We offered the beer to patrons in a cool, frosted beer stein and asked for their impressions. “What do you taste?” The most common response was, “nothing.” No hops? No barley? “Nope. Tastes like water.” We put the same beer in red plastic cups and repeated the experiment. “Yum! Nice body! I can really taste the grains.”
It seems that the visual impact of seeing no color played a huge part in the taste of the actual product. A product that never made it out of our market.
In 1933, Ernest Gallo borrowed $5,000 from his mother-in-law and joined forces with his brother, Julio, and they started making some wine. By the 1970’s they were one of the biggest winemakers in the world, and are currently the largest exporter of California wines. They popularized the “jug” wine and introduced inexpensive table wines to American consumers.
Ernest wanted to emphasize that his wines were just as good as fancy label wines. He would pour a couple of glasses for buyers, saying, “this one costs a nickel, and this one costs a dime.” Tasters would inevitably choose the ten-cent wine. Only problem was, they both came out of the same bottle. A group of bona-fide scientists from Cal Tech and Stanford recently replicated Gallo’s experiment in a super-sciencey sort of way, with brain scans and smart phrases like ‘medial orbitofrontal cortex’ and many test subjects. Gallo continues to make inexpensive wines, but they’ve got some nice Reserve and Select labels that will give you a decent wine at a reasonable price.
The point of all of this is that it isn’t necessarily the fancy label or cost of the wine that determines whether or not you like it. Or maybe it is? Either way, you don’t need to spend a fortune on a wine for it to taste good. Let’s say you drink wine four or five nights a week. Like we do. And let’s say that you average about $15 per bottle. Like we don’t. You’ll now be spending more on wine than the average American spends on groceries. And while we would argue that wine is full of nutritional goodness, the average American needs groceries.
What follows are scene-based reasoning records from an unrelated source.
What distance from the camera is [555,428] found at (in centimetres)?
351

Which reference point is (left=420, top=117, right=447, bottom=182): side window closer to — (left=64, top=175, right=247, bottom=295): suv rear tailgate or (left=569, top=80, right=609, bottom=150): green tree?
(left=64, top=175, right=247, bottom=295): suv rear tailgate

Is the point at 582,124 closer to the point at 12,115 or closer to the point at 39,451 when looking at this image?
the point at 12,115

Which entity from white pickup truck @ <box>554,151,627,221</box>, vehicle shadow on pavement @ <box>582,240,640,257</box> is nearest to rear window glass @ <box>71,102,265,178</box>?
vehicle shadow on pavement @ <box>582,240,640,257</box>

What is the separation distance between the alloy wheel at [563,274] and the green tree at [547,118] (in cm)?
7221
While one might argue that a drive towards frugality would limit an oenophile to crappy wine, that isn’t really the case.
In 1832 James Busby was growing tired of being shark-bait and decided to give something else a shot. “OY! I’m going to make some bleeding wine!” So he snuck some shiraz grapevines into Australia and started stomping. As a result, we now have Yellowtail Shiraz, a tasty and delicious red that tastes of strawberry, spice, and vanilla. Nice label, has a kangaroo on it, and it can grace your table for about ten bucks.
Maybe you want a more regal-sounding wine? Something good with king crab legs? Two Princes Riesling. Has a fine, German pedigree, hints of citrus fruits, and $12. You’ll have enough left over for a box of PopTarts.
Are you looking to drown out the drone of the Presidential Campaign? Bain’s Way Chenin Blanc. Peachy and lightly spicy, it’s got a nice palate, and you won’t need a bailout if you buy it. It will only set you back about $8, so you’ll have enough left over to invest in a solar energy startup.
One of the things that Gallo did for wine drinkers was to broaden the market for pink wines. They used to be thought of as cheap, tart, fruit juice wines, and some brands really played that up. But a good rose is a good wine. Brisa Do Mar is from Portugal, and is a great companion for a plate of cheese or a great wine for a picnic companion. It even has a screw-top, so you can play it off as “old-school.” And at $9 you can splurge for the all-beef hotdogs.
Choosing a wine doesn’t always mean dropping a fortune. You can still enjoy a good wine on a modest budget. A good wine will taste good, pair well with whatever you’re eating, and nobody really needs to know how much you paid for it.
After all: it’s not the size of the price tag, it’s how you use it.